TEXTO DE REFERÊNCIA —
######

O Monumento de Varnhagen é ao mesmo tempo grandioso e mesquinho: — Numa erma clareira do Araçoiaba, sobre modesta pilastra de pedra grosseira, ergue-se a pequena cruz tosca de ferro, levantada à memória do que morreu longe da pátria, ausente dela durante quase toda a vida, mas "estremecendo-a" desde criança, honrando-a com seu trabalho e com sua inteligência; e, até a hora derradeira, lembrando-se desse recanto do mundo onde nascera, para pedir que aí perpetuasse o testemunho do seu patriotismo numa legenda que deixou ao morrer.

A cruz é um símbolo sempre triste; mas ali, na soledade da floresta virgem, o merencóreo vulto da Cruz de Varnhagen, com os braços estendidos na direção Norte-Sul, enfrentando com o sol que além surge por detrás da serra, destaca-se como uma nota de indefinível tristeza no fundo azul do céu iluminado e glorioso!

Na face da pilastra, fronteira ao Levante, num escudo de ferro fundido, lê-se a inscrição que Varnhagen deixara em seu testamento; é o adeus nostálgico daquele grande espírito êxul na terra estrangeira:

 



À MEMÓRIA
DE VARNHAGEN, VISCONDE DE
PORTO SEGURO,
 NASCIDO NA TERRA FECUNDA DESCOBERTA
POR COLOMBO.

######

CONJUNTO DE REGISTROS —
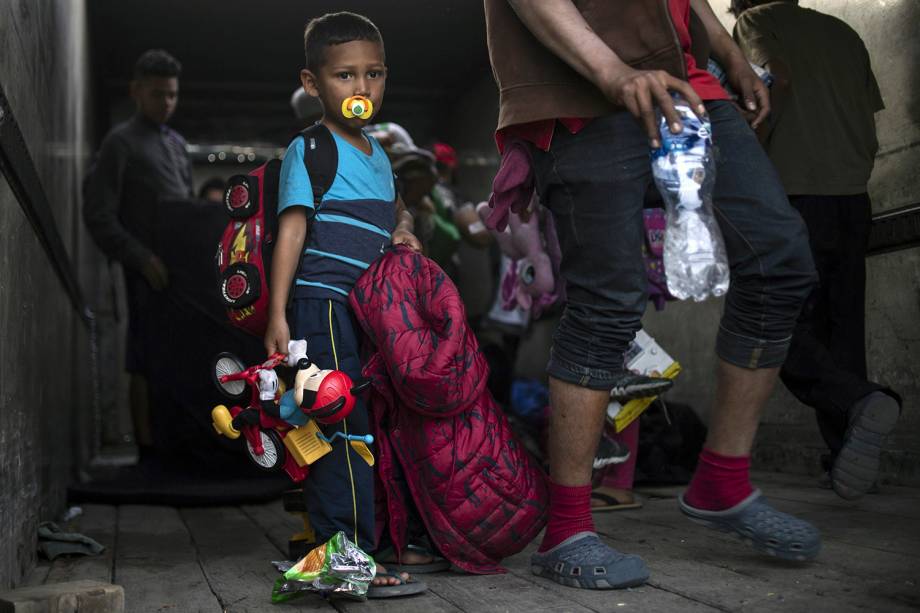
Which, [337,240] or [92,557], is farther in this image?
[92,557]

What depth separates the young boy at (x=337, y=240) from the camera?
219 centimetres

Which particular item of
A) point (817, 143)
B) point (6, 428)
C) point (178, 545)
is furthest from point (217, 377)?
point (817, 143)

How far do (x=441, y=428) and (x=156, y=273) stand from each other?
8.61 ft

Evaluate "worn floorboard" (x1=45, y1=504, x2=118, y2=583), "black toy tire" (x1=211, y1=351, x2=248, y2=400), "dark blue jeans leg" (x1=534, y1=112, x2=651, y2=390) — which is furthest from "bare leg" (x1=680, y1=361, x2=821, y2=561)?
"worn floorboard" (x1=45, y1=504, x2=118, y2=583)

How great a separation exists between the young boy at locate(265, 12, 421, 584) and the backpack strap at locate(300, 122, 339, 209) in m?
0.01

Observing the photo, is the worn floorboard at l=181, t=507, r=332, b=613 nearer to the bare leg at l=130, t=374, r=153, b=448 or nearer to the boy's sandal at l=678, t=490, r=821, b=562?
the boy's sandal at l=678, t=490, r=821, b=562

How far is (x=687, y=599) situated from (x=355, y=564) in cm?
63

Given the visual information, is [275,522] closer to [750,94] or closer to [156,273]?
[156,273]

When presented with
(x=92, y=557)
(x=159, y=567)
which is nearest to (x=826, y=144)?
(x=159, y=567)

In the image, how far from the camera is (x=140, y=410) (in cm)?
522

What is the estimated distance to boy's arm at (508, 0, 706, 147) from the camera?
1909 millimetres

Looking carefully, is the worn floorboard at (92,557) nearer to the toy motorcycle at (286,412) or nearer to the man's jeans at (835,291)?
the toy motorcycle at (286,412)

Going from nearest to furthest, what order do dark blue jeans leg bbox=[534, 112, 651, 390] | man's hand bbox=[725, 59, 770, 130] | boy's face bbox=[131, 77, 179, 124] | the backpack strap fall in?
dark blue jeans leg bbox=[534, 112, 651, 390] → the backpack strap → man's hand bbox=[725, 59, 770, 130] → boy's face bbox=[131, 77, 179, 124]

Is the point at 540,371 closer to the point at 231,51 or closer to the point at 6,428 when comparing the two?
the point at 231,51
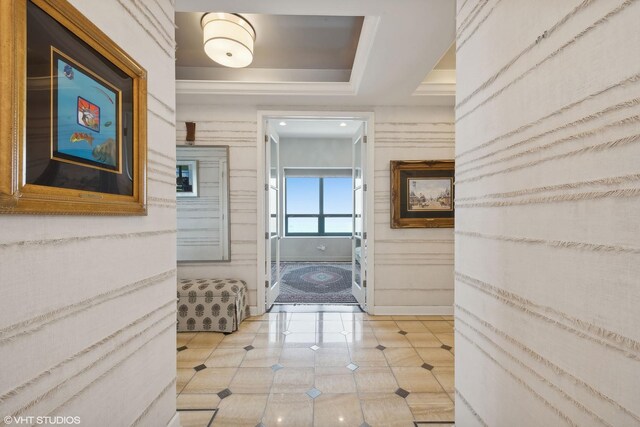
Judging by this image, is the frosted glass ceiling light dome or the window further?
the window

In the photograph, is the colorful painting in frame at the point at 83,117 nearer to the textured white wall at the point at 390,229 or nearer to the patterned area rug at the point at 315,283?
the textured white wall at the point at 390,229

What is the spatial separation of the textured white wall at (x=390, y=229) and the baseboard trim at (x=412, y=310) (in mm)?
12

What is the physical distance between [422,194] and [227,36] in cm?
259

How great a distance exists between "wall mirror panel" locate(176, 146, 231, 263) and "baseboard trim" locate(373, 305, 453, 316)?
1.95 metres

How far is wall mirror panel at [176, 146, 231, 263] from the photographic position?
3410 millimetres

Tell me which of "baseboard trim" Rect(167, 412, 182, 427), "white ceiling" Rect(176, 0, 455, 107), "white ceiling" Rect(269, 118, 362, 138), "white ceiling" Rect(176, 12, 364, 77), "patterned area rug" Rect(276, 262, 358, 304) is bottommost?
"patterned area rug" Rect(276, 262, 358, 304)

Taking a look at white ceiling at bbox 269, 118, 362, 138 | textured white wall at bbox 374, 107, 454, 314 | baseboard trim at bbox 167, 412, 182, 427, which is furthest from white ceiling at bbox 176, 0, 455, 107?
baseboard trim at bbox 167, 412, 182, 427

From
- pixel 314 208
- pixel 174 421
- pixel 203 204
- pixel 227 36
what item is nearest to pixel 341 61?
pixel 227 36

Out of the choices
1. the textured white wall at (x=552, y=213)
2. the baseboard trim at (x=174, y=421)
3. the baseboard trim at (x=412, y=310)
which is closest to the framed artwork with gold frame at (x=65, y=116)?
the baseboard trim at (x=174, y=421)

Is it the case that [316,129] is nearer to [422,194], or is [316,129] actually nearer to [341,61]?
[341,61]

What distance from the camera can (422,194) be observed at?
136 inches

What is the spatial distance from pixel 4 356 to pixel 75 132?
1.95 ft

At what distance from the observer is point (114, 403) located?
→ 39.8 inches

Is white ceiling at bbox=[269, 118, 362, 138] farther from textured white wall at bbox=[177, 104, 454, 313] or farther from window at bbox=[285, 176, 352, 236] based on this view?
textured white wall at bbox=[177, 104, 454, 313]
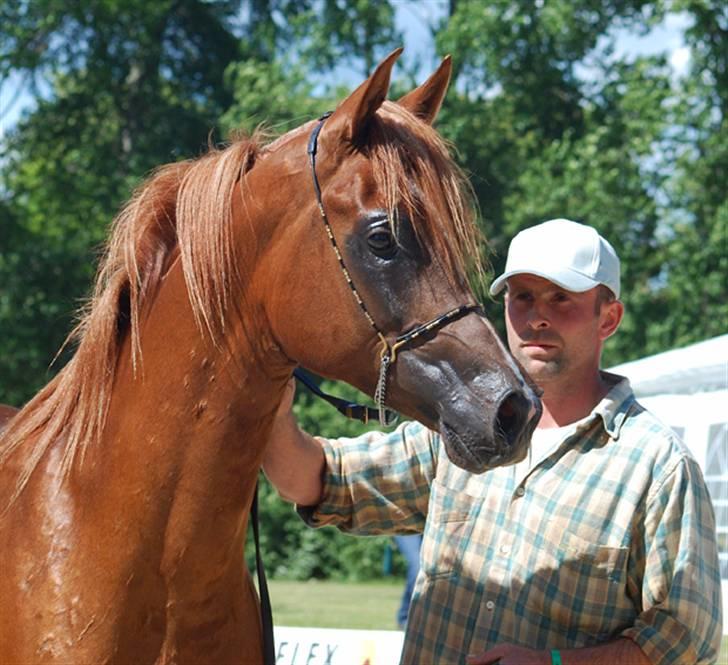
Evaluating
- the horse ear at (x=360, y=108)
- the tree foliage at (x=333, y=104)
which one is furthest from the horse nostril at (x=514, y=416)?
the tree foliage at (x=333, y=104)

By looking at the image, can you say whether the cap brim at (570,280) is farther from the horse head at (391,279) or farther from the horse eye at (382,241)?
the horse eye at (382,241)

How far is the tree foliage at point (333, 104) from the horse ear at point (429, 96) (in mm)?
12913

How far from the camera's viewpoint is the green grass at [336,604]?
33.7 ft

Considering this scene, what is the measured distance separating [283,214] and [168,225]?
0.31 metres

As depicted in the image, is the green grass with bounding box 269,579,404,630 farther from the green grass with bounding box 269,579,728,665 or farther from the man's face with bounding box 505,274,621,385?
the man's face with bounding box 505,274,621,385

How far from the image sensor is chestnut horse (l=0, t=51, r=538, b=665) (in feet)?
7.38

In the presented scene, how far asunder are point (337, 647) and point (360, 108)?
214cm

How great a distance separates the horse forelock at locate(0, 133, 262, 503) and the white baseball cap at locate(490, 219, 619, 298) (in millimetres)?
746

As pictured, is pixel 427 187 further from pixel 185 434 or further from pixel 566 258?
pixel 185 434

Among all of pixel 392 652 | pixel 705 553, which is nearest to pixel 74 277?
pixel 392 652

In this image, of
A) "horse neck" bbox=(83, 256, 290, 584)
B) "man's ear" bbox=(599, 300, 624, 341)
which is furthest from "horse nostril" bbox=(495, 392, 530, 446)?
"man's ear" bbox=(599, 300, 624, 341)

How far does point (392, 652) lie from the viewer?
367cm

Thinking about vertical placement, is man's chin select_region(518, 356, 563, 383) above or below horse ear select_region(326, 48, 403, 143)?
below

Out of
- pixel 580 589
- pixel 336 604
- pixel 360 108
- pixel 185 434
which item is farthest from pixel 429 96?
pixel 336 604
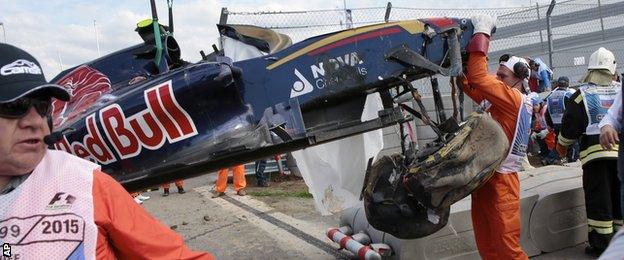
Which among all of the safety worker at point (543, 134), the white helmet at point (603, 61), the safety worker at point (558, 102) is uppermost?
the white helmet at point (603, 61)

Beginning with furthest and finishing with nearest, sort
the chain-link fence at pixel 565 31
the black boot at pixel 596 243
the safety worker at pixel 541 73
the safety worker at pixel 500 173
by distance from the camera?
the safety worker at pixel 541 73
the chain-link fence at pixel 565 31
the black boot at pixel 596 243
the safety worker at pixel 500 173

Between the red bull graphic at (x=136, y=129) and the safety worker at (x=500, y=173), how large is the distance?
75.9 inches

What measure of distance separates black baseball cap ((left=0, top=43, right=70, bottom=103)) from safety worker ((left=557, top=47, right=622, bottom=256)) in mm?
4317

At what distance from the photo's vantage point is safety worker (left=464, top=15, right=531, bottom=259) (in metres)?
3.58

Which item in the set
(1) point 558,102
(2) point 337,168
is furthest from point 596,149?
(1) point 558,102

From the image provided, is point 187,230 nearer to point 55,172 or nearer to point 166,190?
point 166,190

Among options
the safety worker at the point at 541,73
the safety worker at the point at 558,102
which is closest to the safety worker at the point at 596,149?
the safety worker at the point at 558,102

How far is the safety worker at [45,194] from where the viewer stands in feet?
4.37

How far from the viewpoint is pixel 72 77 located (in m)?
3.33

######

TAREFAS A CUMPRIR —
[A] Reproduza o texto sobre o Monumento de Varnhagen desde "Na face da pilastra, fronteira" até "POR COLOMBO.", inclusive, substituindo "escudo" por "brasão".
[B] Segundo o texto sobre o Monumento de Varnhagen, em que direção estão estendidos os braços da cruz?
Baseie-se apenas no texto sobre o Monumento de Varnhagen, sem recorrer aos registros.

RESPOSTAS CORRETAS —
[A]
Na face da pilastra, fronteira ao Levante, num brasão de ferro fundido, lê-se a inscrição que Varnhagen deixara em seu testamento; é o adeus nostálgico daquele grande espírito êxul na terra estrangeira:

 



À MEMÓRIA
DE VARNHAGEN, VISCONDE DE
PORTO SEGURO,
 NASCIDO NA TERRA FECUNDA DESCOBERTA
POR COLOMBO.

[B] Na direção Norte-Sul.